For the last six months of her life, Hannah Ropes dove into this ghastly charnel house and changed it. Listen as her young apprentice, Alcott, tells the flavor of it:
The sight of stretchers, each with its legless, armless, or desperately wounded occupant, admonished me that I was there to work, not to wonder or to weep; so I corked my feelings.
Later she says,
The merciful magic of ether was not [used today]. It's all very well to talk of the patience of woman, but the endurance of these men, under trials of the flesh ... their fortitude seemed contagious, though I often longed to groan for them, while the bed shook with the irrepressible tremor of their tortured bodies.
In January, 1863, both women caught typhoid pneumonia -- the major killer of wounded soldiers. Alcott hovered between life and death while she watched Ropes die of the disease. So ended both their brief nursing careers. But not before they'd moved in with the furious energy that only real zealots bring to a task -- not before they'd helped redefine what hospital care ought to be.
I'm John Lienhard, at the University of Houston, where we're interested in the way inventive minds work.
Brumgardt, J.R., Civil War Nurse: the Diary and Letters of Hannah Ropes. Knoxville: The University of Tennessee Press, 1980.

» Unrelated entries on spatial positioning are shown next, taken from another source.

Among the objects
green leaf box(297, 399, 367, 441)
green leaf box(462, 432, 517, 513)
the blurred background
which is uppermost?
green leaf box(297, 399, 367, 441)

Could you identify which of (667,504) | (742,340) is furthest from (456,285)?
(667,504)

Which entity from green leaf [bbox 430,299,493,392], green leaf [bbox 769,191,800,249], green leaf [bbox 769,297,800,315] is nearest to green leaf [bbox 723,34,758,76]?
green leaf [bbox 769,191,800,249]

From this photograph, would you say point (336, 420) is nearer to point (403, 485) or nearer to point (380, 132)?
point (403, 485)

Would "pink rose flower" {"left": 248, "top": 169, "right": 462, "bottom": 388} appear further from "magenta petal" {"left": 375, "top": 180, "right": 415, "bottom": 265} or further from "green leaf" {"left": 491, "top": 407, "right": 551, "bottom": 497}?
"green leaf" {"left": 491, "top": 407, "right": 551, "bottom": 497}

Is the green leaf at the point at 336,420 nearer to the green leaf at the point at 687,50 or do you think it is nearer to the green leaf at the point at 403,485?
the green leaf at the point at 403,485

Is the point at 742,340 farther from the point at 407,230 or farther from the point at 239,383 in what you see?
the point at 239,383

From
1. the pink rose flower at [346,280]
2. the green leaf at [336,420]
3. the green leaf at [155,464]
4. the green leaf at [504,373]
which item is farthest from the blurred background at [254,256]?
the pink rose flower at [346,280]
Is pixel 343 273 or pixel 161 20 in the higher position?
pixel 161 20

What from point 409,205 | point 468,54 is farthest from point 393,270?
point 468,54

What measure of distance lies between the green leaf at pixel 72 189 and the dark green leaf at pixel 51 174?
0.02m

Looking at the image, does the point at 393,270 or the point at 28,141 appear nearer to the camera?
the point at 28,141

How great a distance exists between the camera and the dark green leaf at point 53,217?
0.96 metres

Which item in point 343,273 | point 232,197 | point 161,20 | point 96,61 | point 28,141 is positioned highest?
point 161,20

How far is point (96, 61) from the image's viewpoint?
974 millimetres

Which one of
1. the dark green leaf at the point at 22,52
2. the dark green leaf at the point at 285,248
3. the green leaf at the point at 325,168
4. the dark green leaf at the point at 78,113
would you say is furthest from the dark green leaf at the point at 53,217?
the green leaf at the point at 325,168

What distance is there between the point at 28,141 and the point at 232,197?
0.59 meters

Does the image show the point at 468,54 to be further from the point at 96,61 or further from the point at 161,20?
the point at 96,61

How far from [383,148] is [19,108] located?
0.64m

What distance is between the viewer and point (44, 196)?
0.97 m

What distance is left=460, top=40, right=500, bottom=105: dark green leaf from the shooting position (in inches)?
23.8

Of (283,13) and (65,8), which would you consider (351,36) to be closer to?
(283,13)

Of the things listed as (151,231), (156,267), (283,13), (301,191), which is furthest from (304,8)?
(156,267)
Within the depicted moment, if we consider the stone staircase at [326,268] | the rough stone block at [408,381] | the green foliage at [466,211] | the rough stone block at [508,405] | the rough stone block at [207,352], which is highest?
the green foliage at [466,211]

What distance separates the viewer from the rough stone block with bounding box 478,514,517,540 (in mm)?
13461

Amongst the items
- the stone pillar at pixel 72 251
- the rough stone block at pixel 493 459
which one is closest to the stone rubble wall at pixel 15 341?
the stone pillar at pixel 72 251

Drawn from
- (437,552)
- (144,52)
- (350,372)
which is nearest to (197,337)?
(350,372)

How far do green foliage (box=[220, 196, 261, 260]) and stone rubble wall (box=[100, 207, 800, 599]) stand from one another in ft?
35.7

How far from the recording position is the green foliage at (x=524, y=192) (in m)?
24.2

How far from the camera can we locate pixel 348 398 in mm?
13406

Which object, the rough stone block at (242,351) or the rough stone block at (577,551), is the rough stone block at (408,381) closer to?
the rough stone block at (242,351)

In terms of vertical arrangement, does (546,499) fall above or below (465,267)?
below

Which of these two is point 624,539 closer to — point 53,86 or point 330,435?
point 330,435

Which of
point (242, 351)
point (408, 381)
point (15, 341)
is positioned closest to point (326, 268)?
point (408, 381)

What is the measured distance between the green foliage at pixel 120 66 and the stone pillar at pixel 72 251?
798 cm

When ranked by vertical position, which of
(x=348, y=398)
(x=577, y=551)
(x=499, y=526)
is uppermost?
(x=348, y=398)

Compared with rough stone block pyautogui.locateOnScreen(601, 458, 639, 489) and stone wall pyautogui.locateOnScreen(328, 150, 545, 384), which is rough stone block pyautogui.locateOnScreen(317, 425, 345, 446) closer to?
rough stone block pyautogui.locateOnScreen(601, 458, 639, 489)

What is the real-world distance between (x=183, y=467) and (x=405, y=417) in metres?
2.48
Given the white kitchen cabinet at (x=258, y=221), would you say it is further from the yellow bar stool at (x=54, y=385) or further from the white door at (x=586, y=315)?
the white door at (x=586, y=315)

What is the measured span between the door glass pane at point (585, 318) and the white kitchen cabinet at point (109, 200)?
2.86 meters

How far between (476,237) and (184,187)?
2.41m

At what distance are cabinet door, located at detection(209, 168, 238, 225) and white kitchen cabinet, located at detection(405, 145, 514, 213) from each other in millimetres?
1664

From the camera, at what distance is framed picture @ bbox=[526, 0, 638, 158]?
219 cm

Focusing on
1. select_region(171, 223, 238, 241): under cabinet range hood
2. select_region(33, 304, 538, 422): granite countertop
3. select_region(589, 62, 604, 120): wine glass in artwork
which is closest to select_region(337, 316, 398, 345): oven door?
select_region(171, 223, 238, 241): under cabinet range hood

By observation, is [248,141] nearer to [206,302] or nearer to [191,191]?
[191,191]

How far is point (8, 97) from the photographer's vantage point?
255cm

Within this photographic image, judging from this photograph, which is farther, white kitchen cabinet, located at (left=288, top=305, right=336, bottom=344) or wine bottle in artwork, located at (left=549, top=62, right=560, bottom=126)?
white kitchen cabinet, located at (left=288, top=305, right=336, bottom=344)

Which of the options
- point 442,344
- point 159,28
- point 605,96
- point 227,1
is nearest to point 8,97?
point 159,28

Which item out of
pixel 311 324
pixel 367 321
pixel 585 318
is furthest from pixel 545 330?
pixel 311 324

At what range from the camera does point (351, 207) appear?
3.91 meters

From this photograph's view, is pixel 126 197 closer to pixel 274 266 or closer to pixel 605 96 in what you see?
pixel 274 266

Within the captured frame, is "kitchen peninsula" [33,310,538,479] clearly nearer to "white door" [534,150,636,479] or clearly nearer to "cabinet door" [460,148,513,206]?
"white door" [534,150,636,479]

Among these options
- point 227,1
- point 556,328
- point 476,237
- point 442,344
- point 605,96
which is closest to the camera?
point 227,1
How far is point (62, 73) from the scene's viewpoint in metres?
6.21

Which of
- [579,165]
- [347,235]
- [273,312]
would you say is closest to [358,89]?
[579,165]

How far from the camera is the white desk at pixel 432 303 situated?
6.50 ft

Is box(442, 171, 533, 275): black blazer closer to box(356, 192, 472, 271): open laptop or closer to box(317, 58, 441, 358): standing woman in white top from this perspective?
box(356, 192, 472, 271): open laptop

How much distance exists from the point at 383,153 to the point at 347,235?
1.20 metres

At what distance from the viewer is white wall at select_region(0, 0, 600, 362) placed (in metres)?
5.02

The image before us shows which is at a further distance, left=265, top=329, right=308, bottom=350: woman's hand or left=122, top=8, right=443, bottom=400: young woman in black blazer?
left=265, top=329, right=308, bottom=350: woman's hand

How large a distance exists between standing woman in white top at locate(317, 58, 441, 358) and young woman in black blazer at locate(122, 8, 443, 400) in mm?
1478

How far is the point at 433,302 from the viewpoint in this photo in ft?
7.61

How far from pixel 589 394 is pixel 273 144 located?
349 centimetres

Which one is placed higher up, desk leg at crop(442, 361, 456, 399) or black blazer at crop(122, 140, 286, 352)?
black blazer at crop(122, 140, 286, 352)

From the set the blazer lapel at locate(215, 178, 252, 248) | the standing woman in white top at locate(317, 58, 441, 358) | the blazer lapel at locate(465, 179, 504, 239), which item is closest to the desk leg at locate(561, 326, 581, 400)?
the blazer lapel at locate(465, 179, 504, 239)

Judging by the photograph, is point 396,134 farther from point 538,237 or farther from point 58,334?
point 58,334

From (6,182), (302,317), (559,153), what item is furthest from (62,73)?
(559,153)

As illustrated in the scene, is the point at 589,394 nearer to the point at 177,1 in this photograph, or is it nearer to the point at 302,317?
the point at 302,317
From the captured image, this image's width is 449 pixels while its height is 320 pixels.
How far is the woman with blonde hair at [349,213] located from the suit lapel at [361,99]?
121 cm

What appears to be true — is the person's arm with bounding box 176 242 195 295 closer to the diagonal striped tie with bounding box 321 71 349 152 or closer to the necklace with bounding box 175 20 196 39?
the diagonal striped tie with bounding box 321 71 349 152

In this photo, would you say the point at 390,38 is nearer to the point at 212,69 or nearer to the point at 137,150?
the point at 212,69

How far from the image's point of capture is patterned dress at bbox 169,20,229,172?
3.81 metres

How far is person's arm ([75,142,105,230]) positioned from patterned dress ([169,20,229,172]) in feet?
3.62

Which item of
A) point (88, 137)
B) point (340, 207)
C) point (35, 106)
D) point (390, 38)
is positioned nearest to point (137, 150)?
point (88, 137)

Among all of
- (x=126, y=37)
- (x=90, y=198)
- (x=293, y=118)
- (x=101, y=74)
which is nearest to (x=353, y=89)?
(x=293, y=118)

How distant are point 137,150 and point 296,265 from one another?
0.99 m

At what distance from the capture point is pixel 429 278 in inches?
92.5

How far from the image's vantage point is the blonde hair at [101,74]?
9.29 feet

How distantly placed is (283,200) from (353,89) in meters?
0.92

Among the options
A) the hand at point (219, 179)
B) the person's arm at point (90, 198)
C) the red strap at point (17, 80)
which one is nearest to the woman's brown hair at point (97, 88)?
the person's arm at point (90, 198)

Alcott, L.M., Hospital Sketches. (Bessie Z. Jones, ed.). Cambridge, MA: Harvard University Press, 1960. (I've abridged the quotations from this source that I've used above.)
Stern, M.B., Louisa May Alcott. Norman: University of Oklahoma Press, 1950.
Cheney, E.D., Louisa May Alcott: Her Life, Letters, and Journals. Boston: Roberts Brothers, 1889.
Shields, E.A., Highlights in the History of the Army Nurse Corps. Washington, D.C.: U.S. Army Center of Military History, 1981.
Seymer, L.R., Selected Writings of Florence Nightingale. New York: The Macmillan Company, 1954.